_Captioned web images_.

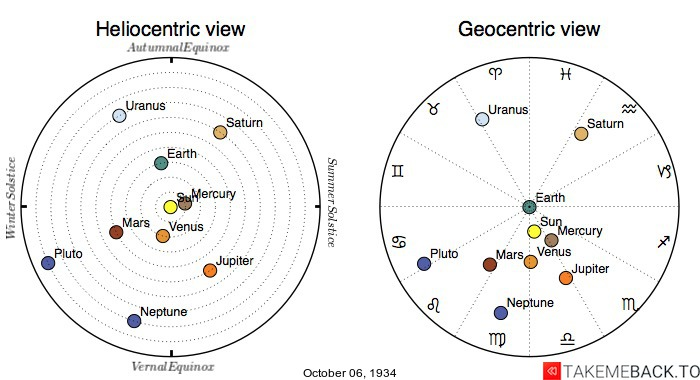 Planetary positions on October 6th, 1934 - Heliocentric and Geocentric views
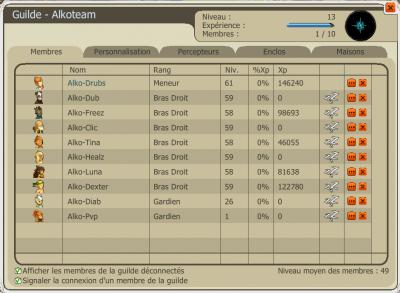 Alkoteam c'est aussi une Guilde !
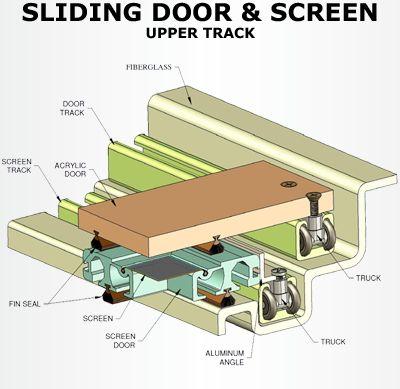 Marine sliding door upper track and screen installation instructions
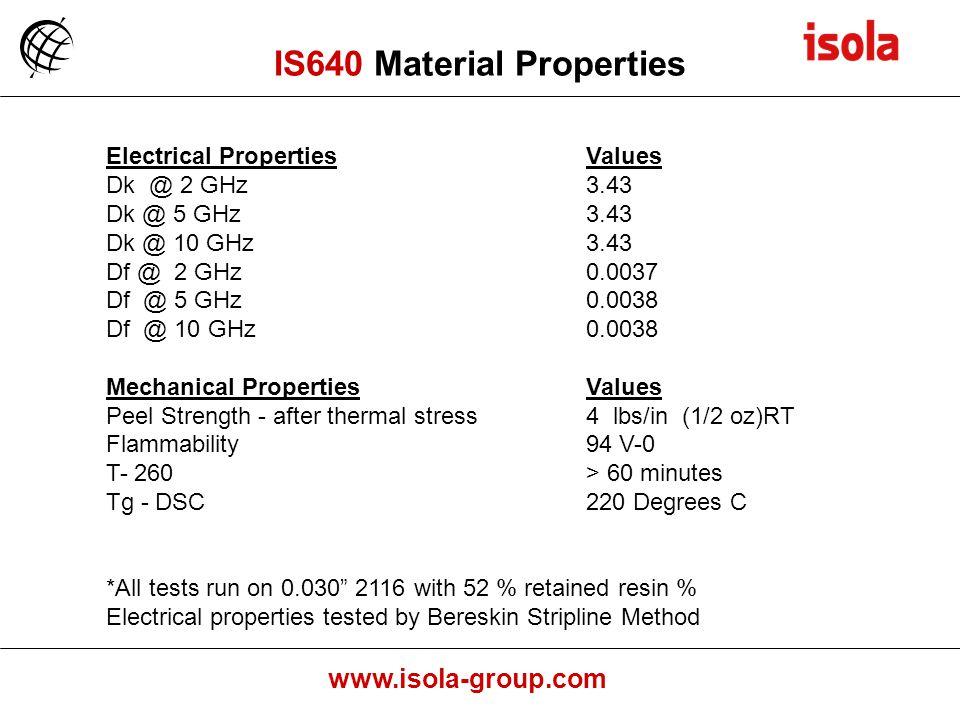IS640 Material Properties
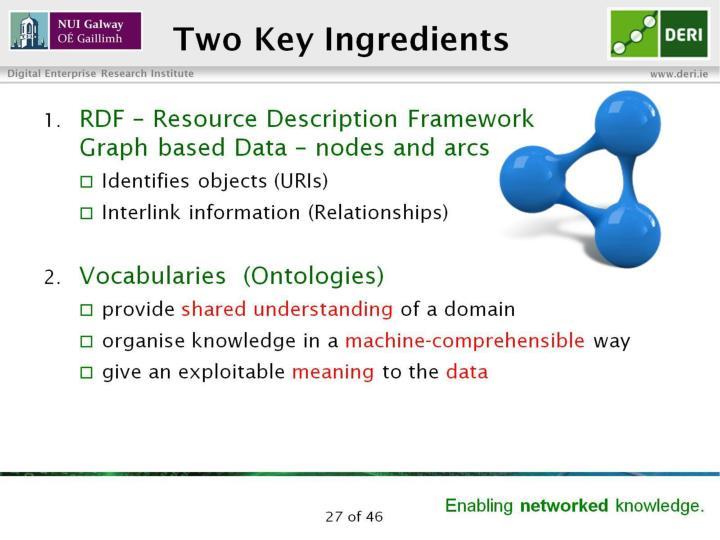 Two Key Ingredients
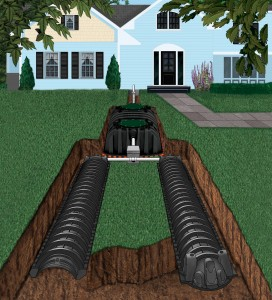 Septic System Repair Septic System Installation Septic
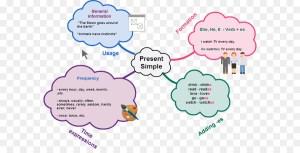 Simple present Present tense Map Grammatical tense Diagram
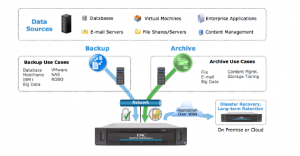 EMC DataDomain Use Cases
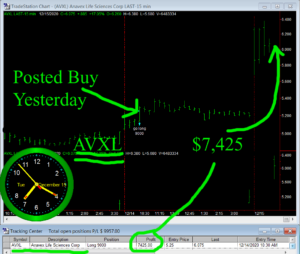 AVXL-300x254 Tuesday December 15, 2020, Today Stock Market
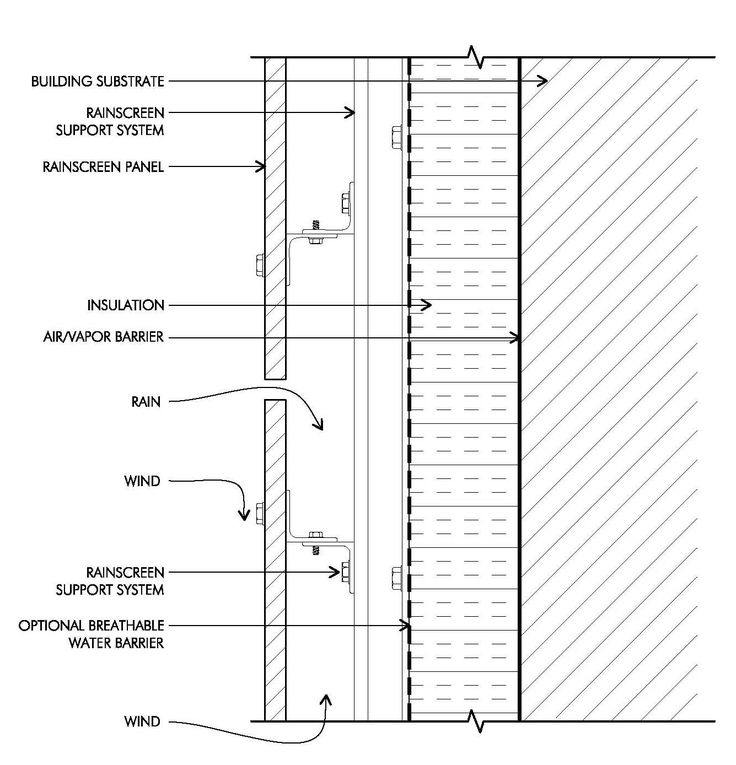 Wooden Cladding Sections ~ Metal wall cladding detail google search for josh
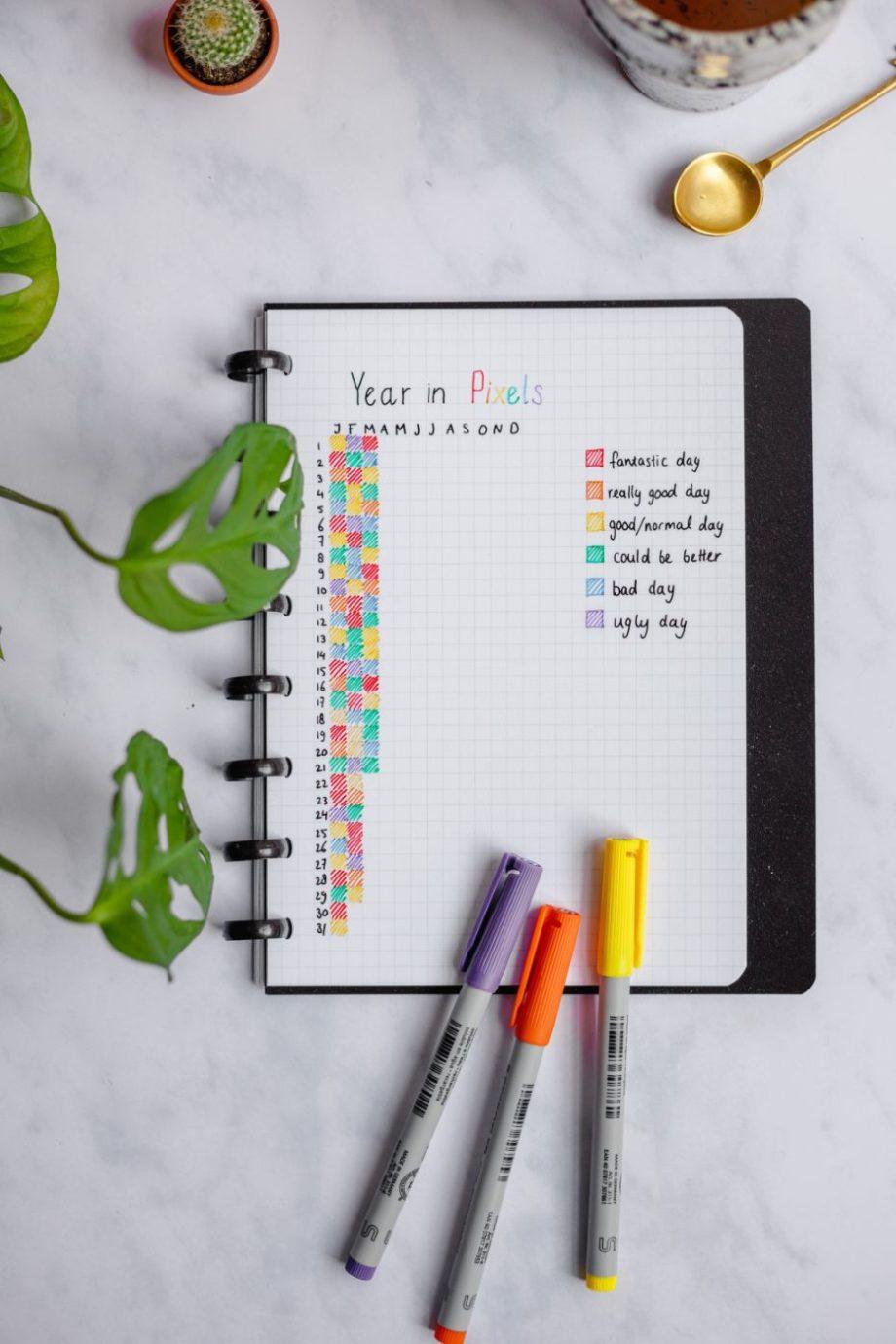 Wiederverwendbares notizbuch raster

_WORK INSTRUCTION_.
Transcribe all of the data above verbatim but omit every picture.

_SOLUTION TO THIS EXERCISE_.
 Planetary positions on October 6th, 1934 - Heliocentric and Geocentric views
 Alkoteam c'est aussi une Guilde !
 Marine sliding door upper track and screen installation instructions
IS640 Material Properties
 Two Key Ingredients
 Septic System Repair Septic System Installation Septic
 Simple present Present tense Map Grammatical tense Diagram
 EMC DataDomain Use Cases
 AVXL-300x254 Tuesday December 15, 2020, Today Stock Market
 Wooden Cladding Sections ~ Metal wall cladding detail google search for josh
 Wiederverwendbares notizbuch raster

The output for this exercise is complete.